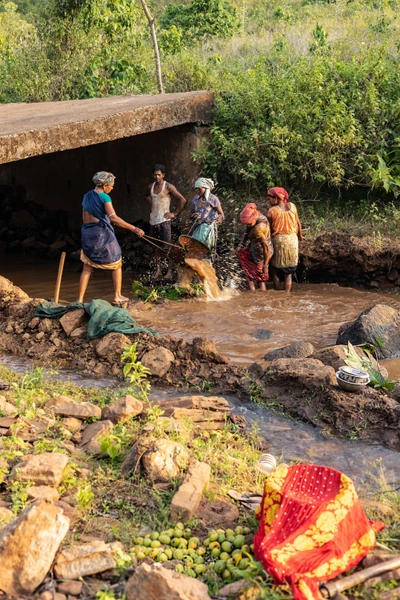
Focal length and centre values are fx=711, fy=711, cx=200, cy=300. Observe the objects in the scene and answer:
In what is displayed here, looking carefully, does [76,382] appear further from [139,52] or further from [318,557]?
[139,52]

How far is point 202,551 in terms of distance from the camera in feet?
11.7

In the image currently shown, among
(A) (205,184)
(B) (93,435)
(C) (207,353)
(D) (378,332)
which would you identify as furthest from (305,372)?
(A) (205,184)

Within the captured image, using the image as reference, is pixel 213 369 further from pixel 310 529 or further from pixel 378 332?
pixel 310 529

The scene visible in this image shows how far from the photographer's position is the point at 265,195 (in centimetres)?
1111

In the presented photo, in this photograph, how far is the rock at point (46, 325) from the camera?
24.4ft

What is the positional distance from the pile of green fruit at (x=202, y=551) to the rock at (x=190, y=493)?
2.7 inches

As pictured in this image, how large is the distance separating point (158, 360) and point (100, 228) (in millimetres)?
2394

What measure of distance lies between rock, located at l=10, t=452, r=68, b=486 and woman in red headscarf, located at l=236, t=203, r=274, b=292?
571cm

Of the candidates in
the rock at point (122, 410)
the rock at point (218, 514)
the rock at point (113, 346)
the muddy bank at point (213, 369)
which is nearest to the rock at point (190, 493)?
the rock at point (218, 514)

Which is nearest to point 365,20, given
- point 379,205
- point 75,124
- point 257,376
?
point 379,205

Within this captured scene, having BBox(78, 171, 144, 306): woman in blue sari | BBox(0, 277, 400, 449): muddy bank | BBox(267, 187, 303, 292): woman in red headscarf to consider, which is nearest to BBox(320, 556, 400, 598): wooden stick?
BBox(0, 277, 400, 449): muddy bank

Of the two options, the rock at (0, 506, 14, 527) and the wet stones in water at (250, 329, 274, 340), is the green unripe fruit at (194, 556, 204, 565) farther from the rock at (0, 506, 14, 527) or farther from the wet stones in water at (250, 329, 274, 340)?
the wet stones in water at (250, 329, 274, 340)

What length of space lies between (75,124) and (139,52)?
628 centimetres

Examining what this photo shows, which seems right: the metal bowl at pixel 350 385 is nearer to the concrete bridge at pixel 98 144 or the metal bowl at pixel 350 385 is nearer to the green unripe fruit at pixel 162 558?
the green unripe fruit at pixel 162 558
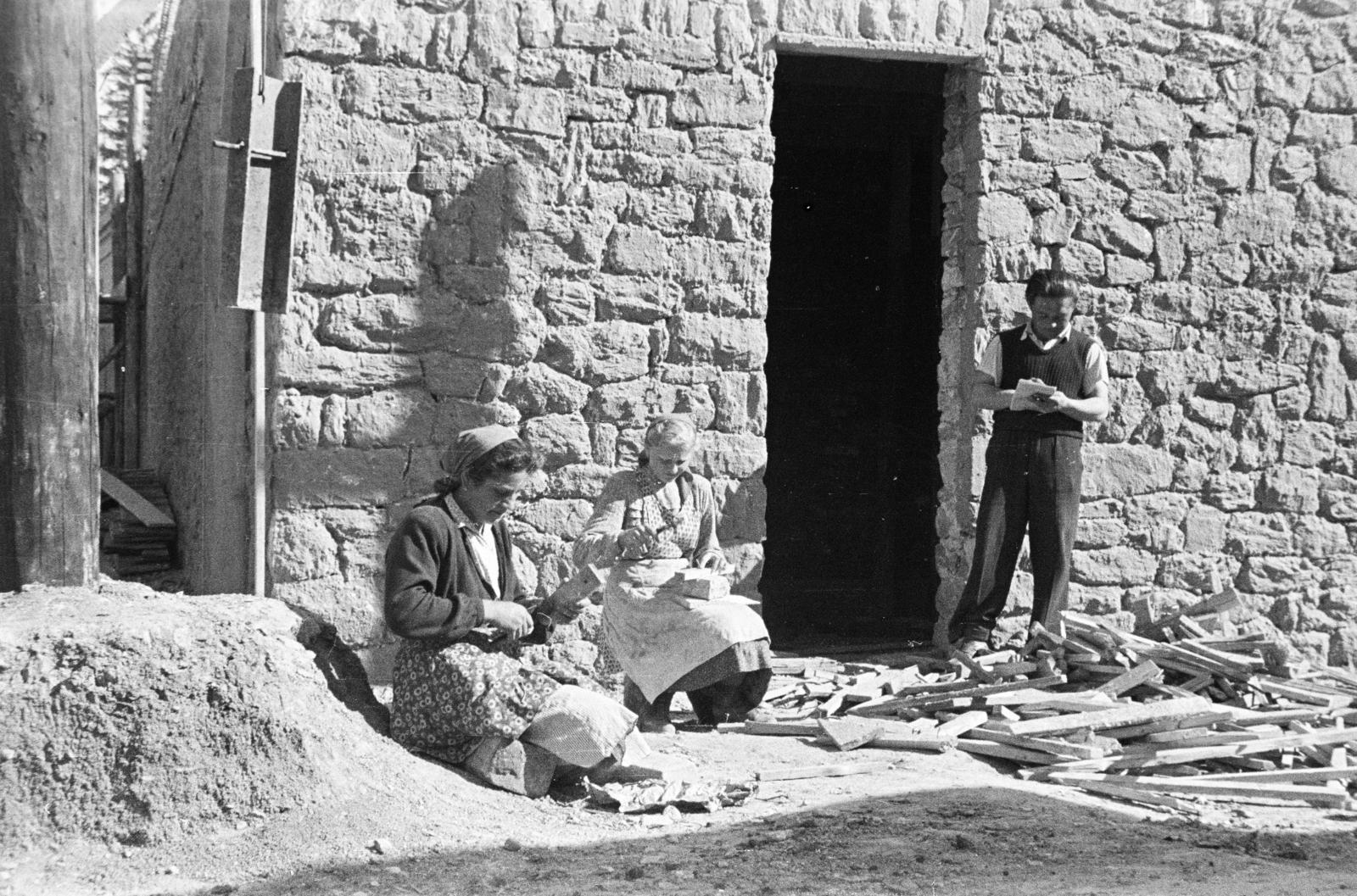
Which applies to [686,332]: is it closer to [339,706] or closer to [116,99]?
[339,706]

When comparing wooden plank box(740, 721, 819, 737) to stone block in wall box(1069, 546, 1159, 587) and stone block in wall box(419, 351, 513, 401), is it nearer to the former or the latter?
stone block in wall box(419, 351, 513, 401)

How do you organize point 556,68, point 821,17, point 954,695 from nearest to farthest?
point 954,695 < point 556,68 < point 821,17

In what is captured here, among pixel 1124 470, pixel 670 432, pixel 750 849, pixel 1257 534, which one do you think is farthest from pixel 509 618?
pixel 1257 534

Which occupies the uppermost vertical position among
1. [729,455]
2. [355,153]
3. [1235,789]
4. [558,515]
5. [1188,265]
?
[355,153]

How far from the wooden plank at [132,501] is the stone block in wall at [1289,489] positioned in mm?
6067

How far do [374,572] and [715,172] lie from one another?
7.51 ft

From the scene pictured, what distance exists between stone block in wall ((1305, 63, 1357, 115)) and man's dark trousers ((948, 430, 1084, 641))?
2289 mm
---
#### [SHORT PROBLEM]
Please go through all the rows above, swap every "woman in red headscarf" for "woman wearing a red headscarf", change nothing else, and write the lines out again without the pictures.

#### [FINAL RESULT]
Focal length and centre values are fx=711, fy=711, cx=200, cy=300. Observe the objects in the scene and answer:
In what is displayed here, looking carefully, does [76,382] appear further from [139,52] or further from [318,557]?
[139,52]

How far is point 202,551 in terms of distance from the camera in feet?
11.7

In the image currently shown, among
(A) (205,184)
(B) (93,435)
(C) (207,353)
(D) (378,332)
which would you identify as furthest from (305,372)?
(A) (205,184)

Within the captured image, using the image as reference, is pixel 213 369 further from pixel 310 529 or further from pixel 378 332?
pixel 310 529

The scene visible in this image shows how far from the photographer's position is the point at 265,195 (in centimetres)?
1111

In the presented photo, in this photograph, how far is the rock at point (46, 325) from the camera?
24.4ft

What is the positional distance from the pile of green fruit at (x=202, y=551) to the rock at (x=190, y=493)?
2.7 inches

As pictured in this image, how large is the distance separating point (158, 360) and point (100, 228) (in millimetres)?
2394

What measure of distance lies between rock, located at l=10, t=452, r=68, b=486 and woman wearing a red headscarf, located at l=236, t=203, r=274, b=292?
571cm

Of the candidates in
the rock at point (122, 410)
the rock at point (218, 514)
the rock at point (113, 346)
the muddy bank at point (213, 369)
which is nearest to the rock at point (190, 493)?
the rock at point (218, 514)

Which is nearest to point 365,20, given
- point 379,205
- point 75,124
- point 257,376
?
point 379,205

Within this captured scene, having BBox(78, 171, 144, 306): woman in blue sari | BBox(0, 277, 400, 449): muddy bank | BBox(267, 187, 303, 292): woman wearing a red headscarf to consider, which is nearest to BBox(320, 556, 400, 598): wooden stick?
BBox(0, 277, 400, 449): muddy bank

Of the two options, the rock at (0, 506, 14, 527) and the wet stones in water at (250, 329, 274, 340), is the green unripe fruit at (194, 556, 204, 565) farther from the rock at (0, 506, 14, 527) or farther from the wet stones in water at (250, 329, 274, 340)?
the wet stones in water at (250, 329, 274, 340)

What length of space lies between (75,124) and (139,52)?
628 centimetres

Examining what this photo shows, which seems right: the metal bowl at pixel 350 385 is nearer to the concrete bridge at pixel 98 144 or the metal bowl at pixel 350 385 is nearer to the green unripe fruit at pixel 162 558?
the green unripe fruit at pixel 162 558
Which applies to [686,332]: is it closer to [339,706] or closer to [116,99]?
[339,706]

When comparing wooden plank box(740, 721, 819, 737) to stone block in wall box(1069, 546, 1159, 587) and stone block in wall box(419, 351, 513, 401), is it nearer to the former or the latter?
stone block in wall box(419, 351, 513, 401)

How do you organize point 556,68, point 821,17, point 954,695 from nearest to farthest?
point 954,695 < point 556,68 < point 821,17

In what is captured here, among pixel 1124 470, pixel 670 432, pixel 750 849, pixel 1257 534, which one do you think is farthest from pixel 509 618?
pixel 1257 534

Which occupies the uppermost vertical position among
1. [729,455]
2. [355,153]
3. [1235,789]
4. [558,515]
5. [1188,265]
?
[355,153]

How far from the wooden plank at [132,501] is the stone block in wall at [1289,489] positioned in mm?
6067

How far do [374,572] and [715,172] lie from one another?
7.51 ft

From the scene pictured, what distance exists between stone block in wall ((1305, 63, 1357, 115)) and man's dark trousers ((948, 430, 1084, 641))?
2289 mm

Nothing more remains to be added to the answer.